** start of RECORDS FOR THE EXERCISE **

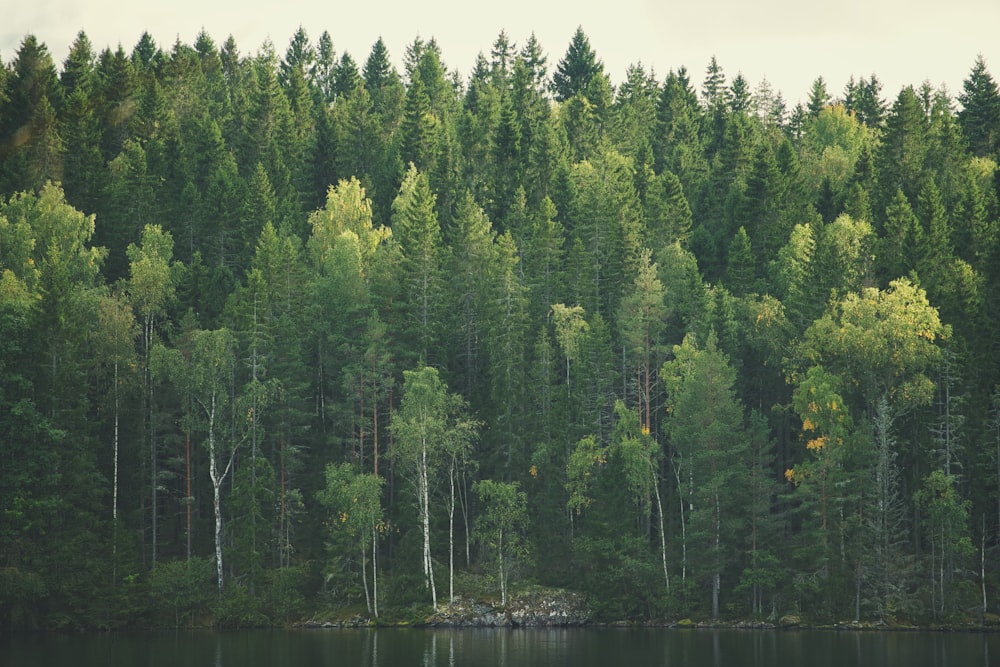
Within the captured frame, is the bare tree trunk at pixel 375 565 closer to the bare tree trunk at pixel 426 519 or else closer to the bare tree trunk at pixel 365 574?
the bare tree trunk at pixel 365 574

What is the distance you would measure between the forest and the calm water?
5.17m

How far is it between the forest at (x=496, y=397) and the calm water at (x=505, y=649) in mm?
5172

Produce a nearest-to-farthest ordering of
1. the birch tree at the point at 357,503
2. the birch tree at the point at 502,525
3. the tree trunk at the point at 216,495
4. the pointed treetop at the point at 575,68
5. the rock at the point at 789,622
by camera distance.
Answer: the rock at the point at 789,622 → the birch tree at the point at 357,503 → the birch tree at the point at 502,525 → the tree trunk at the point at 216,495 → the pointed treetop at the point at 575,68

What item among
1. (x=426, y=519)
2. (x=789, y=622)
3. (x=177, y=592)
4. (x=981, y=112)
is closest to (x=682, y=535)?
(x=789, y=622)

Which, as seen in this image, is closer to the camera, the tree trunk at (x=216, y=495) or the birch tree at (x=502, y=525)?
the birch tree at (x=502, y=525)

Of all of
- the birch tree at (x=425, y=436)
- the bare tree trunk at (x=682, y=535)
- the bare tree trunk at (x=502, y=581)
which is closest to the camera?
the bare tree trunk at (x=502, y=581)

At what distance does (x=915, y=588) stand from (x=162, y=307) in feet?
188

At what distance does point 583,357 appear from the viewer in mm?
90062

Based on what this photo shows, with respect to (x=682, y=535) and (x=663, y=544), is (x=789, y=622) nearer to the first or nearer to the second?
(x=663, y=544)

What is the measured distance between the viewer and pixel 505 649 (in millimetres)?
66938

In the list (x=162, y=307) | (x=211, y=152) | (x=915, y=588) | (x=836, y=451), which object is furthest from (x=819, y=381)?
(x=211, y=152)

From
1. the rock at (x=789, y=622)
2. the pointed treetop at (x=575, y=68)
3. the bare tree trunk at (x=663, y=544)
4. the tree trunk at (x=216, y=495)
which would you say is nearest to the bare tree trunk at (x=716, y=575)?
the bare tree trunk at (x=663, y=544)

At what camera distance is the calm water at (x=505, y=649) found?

** end of RECORDS FOR THE EXERCISE **

▸ REQUIRED WORK
Put the lines of the data into a numbered list, from the line containing "What is the distance" through the end of the data, inclusive. Leave out blank lines.

▸ EXERCISE RESULT
1. What is the distance you would measure between the forest and the calm water?
2. 5.17m
3. How far is it between the forest at (x=496, y=397) and the calm water at (x=505, y=649) in mm?
4. 5172
5. Produce a nearest-to-farthest ordering of
6. 1. the birch tree at the point at 357,503
7. 2. the birch tree at the point at 502,525
8. 3. the tree trunk at the point at 216,495
9. 4. the pointed treetop at the point at 575,68
10. 5. the rock at the point at 789,622
11. by camera distance.
12. Answer: the rock at the point at 789,622 → the birch tree at the point at 357,503 → the birch tree at the point at 502,525 → the tree trunk at the point at 216,495 → the pointed treetop at the point at 575,68
13. What item among
14. 1. (x=426, y=519)
15. 2. (x=789, y=622)
16. 3. (x=177, y=592)
17. 4. (x=981, y=112)
18. is closest to (x=682, y=535)?
19. (x=789, y=622)
20. Which, as seen in this image, is closer to the camera, the tree trunk at (x=216, y=495) or the birch tree at (x=502, y=525)?
21. the birch tree at (x=502, y=525)
22. Of all of
23. - the birch tree at (x=425, y=436)
24. - the bare tree trunk at (x=682, y=535)
25. - the bare tree trunk at (x=502, y=581)
26. which is closest to the camera?
27. the bare tree trunk at (x=502, y=581)
28. At what distance does (x=915, y=588) stand from (x=162, y=307) in feet?
29. 188
30. At what distance does point 583,357 appear from the viewer in mm?
31. 90062
32. Based on what this photo shows, with respect to (x=682, y=535) and (x=663, y=544), is (x=789, y=622) nearer to the first or nearer to the second?
33. (x=663, y=544)
34. What is the measured distance between the viewer and pixel 505 649 (in millimetres)?
35. 66938
36. In the list (x=162, y=307) | (x=211, y=152) | (x=915, y=588) | (x=836, y=451), which object is furthest from (x=819, y=381)?
37. (x=211, y=152)
38. From
39. 1. the rock at (x=789, y=622)
40. 2. the pointed treetop at (x=575, y=68)
41. 3. the bare tree trunk at (x=663, y=544)
42. 4. the tree trunk at (x=216, y=495)
43. which would you say is nearest to the bare tree trunk at (x=716, y=575)?
44. the bare tree trunk at (x=663, y=544)
45. At what camera distance is the calm water at (x=505, y=649) found?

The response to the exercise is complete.